_What this task involves_.
Extract every line below that contains the word "Ward".

_Exercise input_.

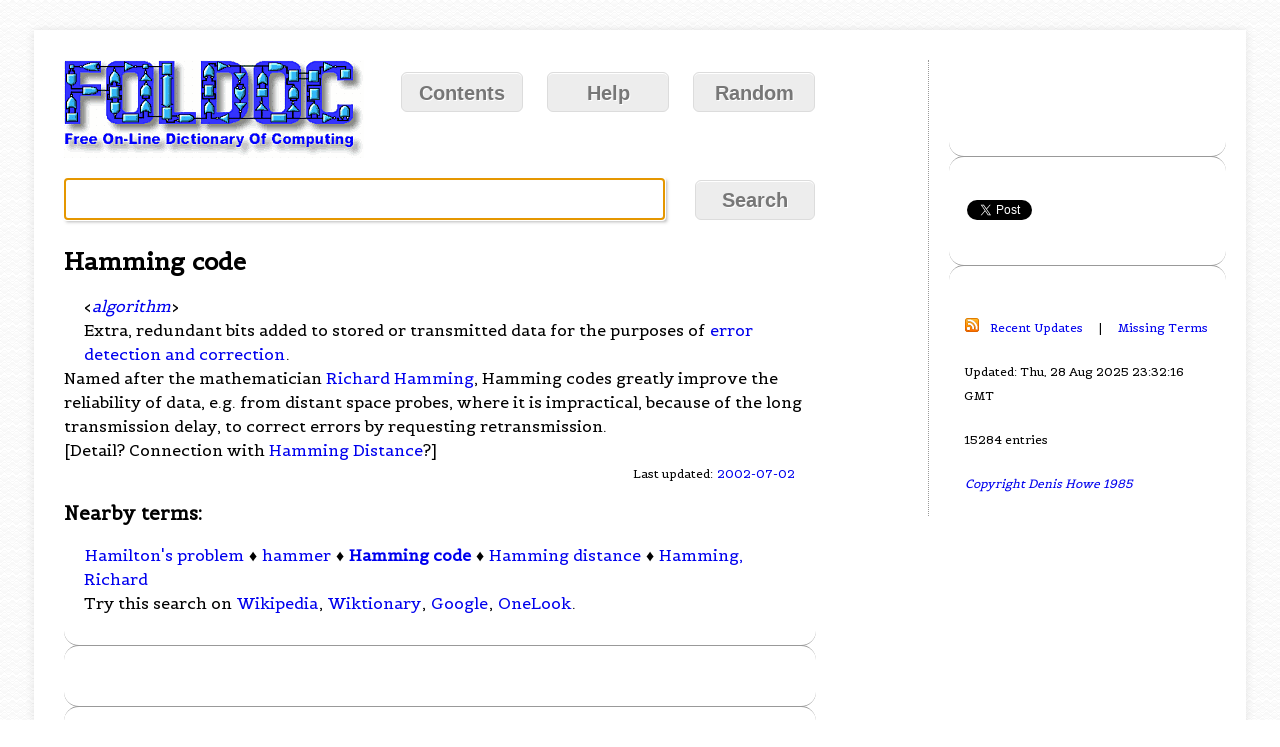

--- FILE ---
content_type: text/html; charset=utf-8
request_url: https://www.google.com/recaptcha/api2/aframe
body_size: 265
content:
<!DOCTYPE HTML><html><head><meta http-equiv="content-type" content="text/html; charset=UTF-8"></head><body><script nonce="nYt5ig1X45IjEwn_b87oEw">/** Anti-fraud and anti-abuse applications only. See google.com/recaptcha */ try{var clients={'sodar':'https://pagead2.googlesyndication.com/pagead/sodar?'};window.addEventListener("message",function(a){try{if(a.source===window.parent){var b=JSON.parse(a.data);var c=clients[b['id']];if(c){var d=document.createElement('img');d.src=c+b['params']+'&rc='+(localStorage.getItem("rc::a")?sessionStorage.getItem("rc::b"):"");window.document.body.appendChild(d);sessionStorage.setItem("rc::e",parseInt(sessionStorage.getItem("rc::e")||0)+1);localStorage.setItem("rc::h",'1768879830647');}}}catch(b){}});window.parent.postMessage("_grecaptcha_ready", "*");}catch(b){}</script></body></html>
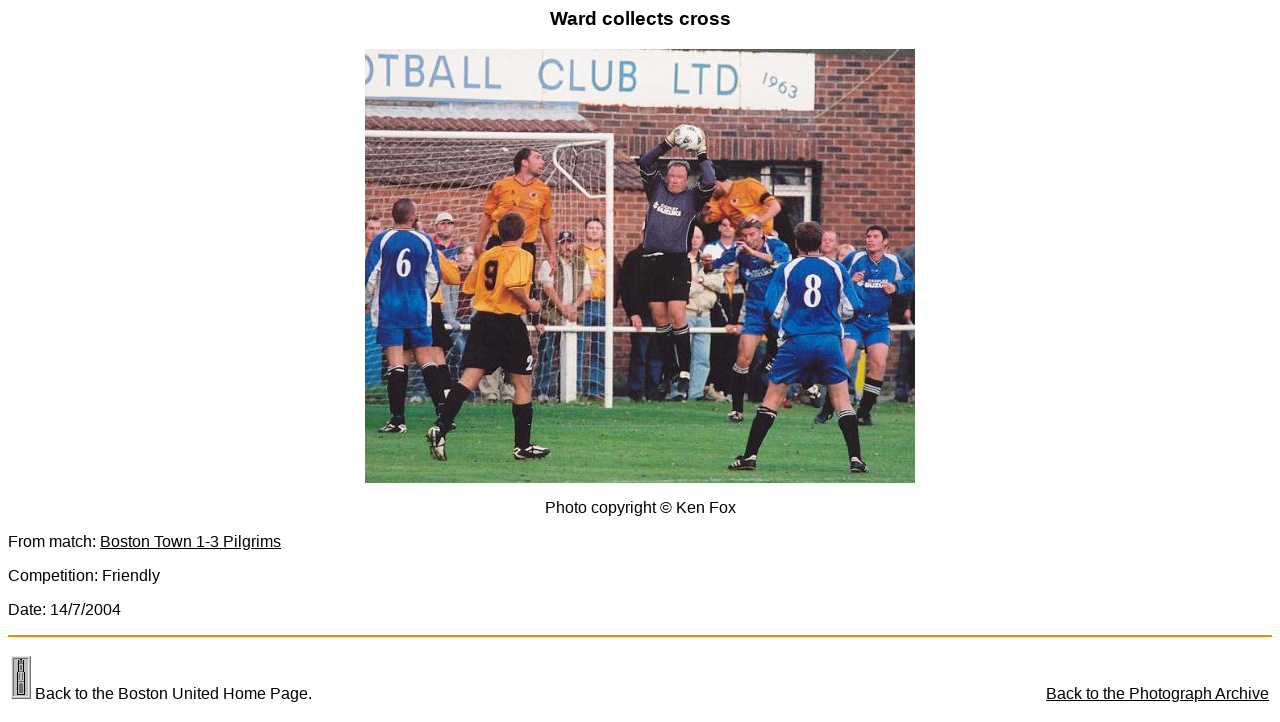

--- FILE ---
content_type: text/html
request_url: http://drfox.org.uk/bufc/fc1.html
body_size: 474
content:
<html>
<head>
   <title>Ward collects cross</title>
</head>
<body bgcolor="#FFFFFF" link="#000000" vlink="#000000" style="font-family: Arial, Serifenlos;">
<h3 align=center>Ward collects cross</h3>
<p align=center><img border=0 src="fc1.jpg" alt="Ward collects cross" align=center></p>
<p align=center>Photo copyright &copy; Ken Fox</p>
<p>
<p>From match: <a href="N140704.html">Boston Town 1-3 Pilgrims</a>
<p>Competition: Friendly
<p>Date: 14/7/2004
<p>
<hr color="#FF8000">
<p>
<table width="100%">
<tr>
  <td width="50%"><a href="index.html"><img src="home_btn.gif" width=20 height=43></a> Back to the Boston United Home Page.</td>
  <td align=right valign=bottom><a href="player_photos.html">Back to the Photograph Archive</a></td>
</tr>
</table>
</body>
</html>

_Exercise output_.
   <title>Ward collects cross</title>
<h3 align=center>Ward collects cross</h3>
<p align=center><img border=0 src="fc1.jpg" alt="Ward collects cross" align=center></p>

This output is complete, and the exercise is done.